Reputation: 3632
I have discovered an interesting issue where a Stored Procedure executes very slowly from Entity Framework. I have already solved the problem, but I would like to hear if anyone can tell me why the solution works.
Issue
I have a Stored Procedure GetLoginCount that receives a @date parameter of type DATETIME. When I execute this Stored Procedure directly on the database it executes within a second. When executing through my application via Entity Framework, it takes around 45 seconds.
I have tried using WITH RECOMPILE on the Stored Procedure and cleared execution plans on the server, to ensure it hadn't cached some slow version of the execution plan that didn't use the correct index.

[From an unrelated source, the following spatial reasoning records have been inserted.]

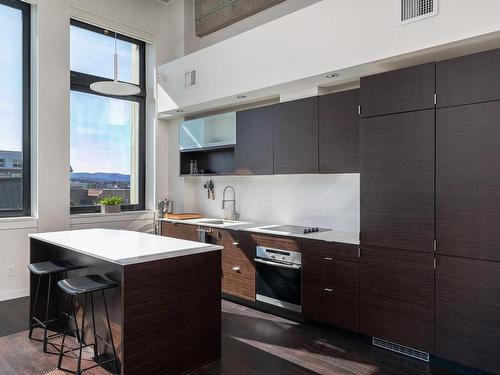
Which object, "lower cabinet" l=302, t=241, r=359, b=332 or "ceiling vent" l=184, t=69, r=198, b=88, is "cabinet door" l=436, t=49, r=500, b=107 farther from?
"ceiling vent" l=184, t=69, r=198, b=88

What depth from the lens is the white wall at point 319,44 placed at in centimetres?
267

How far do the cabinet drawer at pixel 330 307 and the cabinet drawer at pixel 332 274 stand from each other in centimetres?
5

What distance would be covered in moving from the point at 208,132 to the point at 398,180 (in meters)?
2.78

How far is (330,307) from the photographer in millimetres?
3334

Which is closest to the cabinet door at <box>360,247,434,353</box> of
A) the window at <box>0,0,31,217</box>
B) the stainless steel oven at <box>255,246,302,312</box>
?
the stainless steel oven at <box>255,246,302,312</box>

Fast forward after 2 days of experiments, I found that if I simply put the following in the beginning of my Stored Procedure: DECLARE @date1 DATETIME = @date
and use @date1 instead, the Stored Procedure executes in 1 second, also from Entity Framework.
WHY?
I have solved my problem and that's all good and fine, but I need to know why this specific solution works.
Upvotes: 1
Views: 1113
Reputation: 3632
Martin Smith gave the correct answer in a comment, but as he hasn't put it as an answer, I'm inserting it here, so I can correctly mark the question as answered:
"Assigning to a variable and using the variable disables parameter sniffing. i.e. SQL Server no longer has a specific date it can look up in the statistics to get selectivity estimates and just guesses as per OPTIMIZE FOR UNKNOWN"
Using OPTIMIZE FOR UNKNOWN indeed solves the problem.